++++ Materials provided ++++

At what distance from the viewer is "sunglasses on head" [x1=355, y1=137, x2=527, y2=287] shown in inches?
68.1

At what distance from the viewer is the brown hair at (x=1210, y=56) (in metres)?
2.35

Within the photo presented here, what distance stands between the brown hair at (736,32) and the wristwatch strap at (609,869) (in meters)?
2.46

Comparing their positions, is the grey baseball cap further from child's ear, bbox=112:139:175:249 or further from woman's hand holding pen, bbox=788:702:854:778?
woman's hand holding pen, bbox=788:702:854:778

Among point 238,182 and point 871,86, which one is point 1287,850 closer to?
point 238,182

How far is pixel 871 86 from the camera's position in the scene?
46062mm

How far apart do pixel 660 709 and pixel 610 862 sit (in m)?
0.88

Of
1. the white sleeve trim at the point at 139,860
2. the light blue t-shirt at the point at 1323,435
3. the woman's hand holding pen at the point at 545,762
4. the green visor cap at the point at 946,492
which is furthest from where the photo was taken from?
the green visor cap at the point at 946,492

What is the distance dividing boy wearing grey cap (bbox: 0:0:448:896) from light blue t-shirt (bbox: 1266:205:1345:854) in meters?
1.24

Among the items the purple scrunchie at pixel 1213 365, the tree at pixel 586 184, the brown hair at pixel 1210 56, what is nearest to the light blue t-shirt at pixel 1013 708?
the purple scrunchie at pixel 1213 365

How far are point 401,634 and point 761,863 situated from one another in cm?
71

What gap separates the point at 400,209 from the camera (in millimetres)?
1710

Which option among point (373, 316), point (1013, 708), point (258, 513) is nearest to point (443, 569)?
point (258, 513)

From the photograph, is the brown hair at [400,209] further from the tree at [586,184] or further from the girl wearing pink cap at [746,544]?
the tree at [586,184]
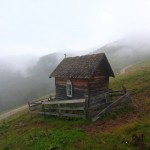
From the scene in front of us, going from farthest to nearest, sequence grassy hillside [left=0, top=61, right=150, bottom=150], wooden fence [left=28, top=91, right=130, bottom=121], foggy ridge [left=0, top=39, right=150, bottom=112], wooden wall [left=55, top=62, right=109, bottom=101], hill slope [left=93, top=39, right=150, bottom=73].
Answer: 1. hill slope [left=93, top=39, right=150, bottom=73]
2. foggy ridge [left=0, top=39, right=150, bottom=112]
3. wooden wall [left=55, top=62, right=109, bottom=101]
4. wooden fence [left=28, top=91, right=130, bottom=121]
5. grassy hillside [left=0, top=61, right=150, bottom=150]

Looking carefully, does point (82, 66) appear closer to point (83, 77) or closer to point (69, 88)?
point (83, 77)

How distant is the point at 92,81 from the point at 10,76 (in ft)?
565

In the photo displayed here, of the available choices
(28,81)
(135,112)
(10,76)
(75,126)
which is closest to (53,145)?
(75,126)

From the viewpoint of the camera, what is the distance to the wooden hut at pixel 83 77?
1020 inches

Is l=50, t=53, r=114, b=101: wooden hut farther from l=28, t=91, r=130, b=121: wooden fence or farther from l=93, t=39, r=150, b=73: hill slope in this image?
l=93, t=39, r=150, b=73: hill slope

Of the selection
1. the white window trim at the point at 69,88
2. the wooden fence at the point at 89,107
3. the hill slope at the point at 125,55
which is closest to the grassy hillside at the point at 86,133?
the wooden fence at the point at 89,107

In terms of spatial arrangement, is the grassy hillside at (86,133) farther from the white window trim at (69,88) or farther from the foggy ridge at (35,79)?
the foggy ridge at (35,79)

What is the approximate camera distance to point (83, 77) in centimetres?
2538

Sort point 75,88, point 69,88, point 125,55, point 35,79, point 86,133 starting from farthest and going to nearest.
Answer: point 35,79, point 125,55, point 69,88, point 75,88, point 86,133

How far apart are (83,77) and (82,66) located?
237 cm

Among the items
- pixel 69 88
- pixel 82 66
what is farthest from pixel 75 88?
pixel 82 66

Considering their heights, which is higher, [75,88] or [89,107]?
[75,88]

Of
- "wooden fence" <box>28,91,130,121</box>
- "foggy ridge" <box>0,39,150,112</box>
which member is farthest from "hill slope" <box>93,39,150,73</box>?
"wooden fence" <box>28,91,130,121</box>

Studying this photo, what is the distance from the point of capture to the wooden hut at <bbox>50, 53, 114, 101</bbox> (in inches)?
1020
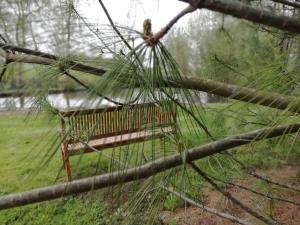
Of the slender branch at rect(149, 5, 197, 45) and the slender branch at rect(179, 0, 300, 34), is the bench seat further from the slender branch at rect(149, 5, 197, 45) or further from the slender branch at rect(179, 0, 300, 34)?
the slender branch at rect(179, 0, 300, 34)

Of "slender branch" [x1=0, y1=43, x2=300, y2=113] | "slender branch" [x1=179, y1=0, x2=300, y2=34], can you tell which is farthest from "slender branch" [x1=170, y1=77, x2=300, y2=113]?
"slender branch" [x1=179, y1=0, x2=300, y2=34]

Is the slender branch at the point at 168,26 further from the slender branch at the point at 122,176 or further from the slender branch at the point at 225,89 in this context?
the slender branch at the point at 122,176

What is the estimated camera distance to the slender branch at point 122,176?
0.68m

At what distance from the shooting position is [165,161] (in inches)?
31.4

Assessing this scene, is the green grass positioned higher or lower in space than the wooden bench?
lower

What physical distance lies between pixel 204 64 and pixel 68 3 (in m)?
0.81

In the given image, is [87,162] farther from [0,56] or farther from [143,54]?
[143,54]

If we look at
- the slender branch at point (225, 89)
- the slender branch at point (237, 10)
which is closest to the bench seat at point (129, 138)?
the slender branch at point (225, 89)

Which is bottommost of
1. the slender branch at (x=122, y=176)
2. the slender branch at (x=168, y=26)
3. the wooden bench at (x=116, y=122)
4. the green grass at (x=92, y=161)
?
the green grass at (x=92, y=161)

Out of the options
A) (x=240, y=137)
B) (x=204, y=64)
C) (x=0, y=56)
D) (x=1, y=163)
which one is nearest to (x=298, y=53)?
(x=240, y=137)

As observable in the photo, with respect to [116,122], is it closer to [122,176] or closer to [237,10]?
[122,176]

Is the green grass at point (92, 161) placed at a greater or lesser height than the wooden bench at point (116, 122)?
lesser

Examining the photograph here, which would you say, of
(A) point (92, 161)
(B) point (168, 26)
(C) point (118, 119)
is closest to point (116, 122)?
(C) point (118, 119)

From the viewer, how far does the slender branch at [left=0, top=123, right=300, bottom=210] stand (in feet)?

++++

- Job -
Rewrite the rows from the line containing "What physical distance" through the last row, replacing "wooden bench" with "park bench" and changing nothing else.

- Solution to the exercise -
What physical distance lies between pixel 204 64 and pixel 68 3 (in m)?
0.81

In the given image, is [87,162] farther from [0,56] or farther from [143,54]?
[143,54]

If we look at
- the slender branch at point (225, 89)
- the slender branch at point (237, 10)
which is closest to the bench seat at point (129, 138)?
the slender branch at point (225, 89)

Which is bottommost of
1. the slender branch at (x=122, y=176)
2. the slender branch at (x=168, y=26)
3. the park bench at (x=116, y=122)
4. the green grass at (x=92, y=161)
?
the green grass at (x=92, y=161)

Out of the options
A) (x=240, y=137)
B) (x=204, y=64)
C) (x=0, y=56)
D) (x=1, y=163)
which one is nearest to (x=298, y=53)?
(x=240, y=137)

As observable in the photo, with respect to [116,122], is it closer to [122,176] or closer to [237,10]?
[122,176]

Is the green grass at point (92, 161) placed at a greater or lesser height than the park bench at point (116, 122)?
lesser

Examining the photograph here, which would you say, of
(A) point (92, 161)
(B) point (168, 26)
(C) point (118, 119)
is closest to point (116, 122)?
(C) point (118, 119)

From the viewer, how far does the slender branch at [left=0, top=123, right=300, bottom=210] stand (in feet)?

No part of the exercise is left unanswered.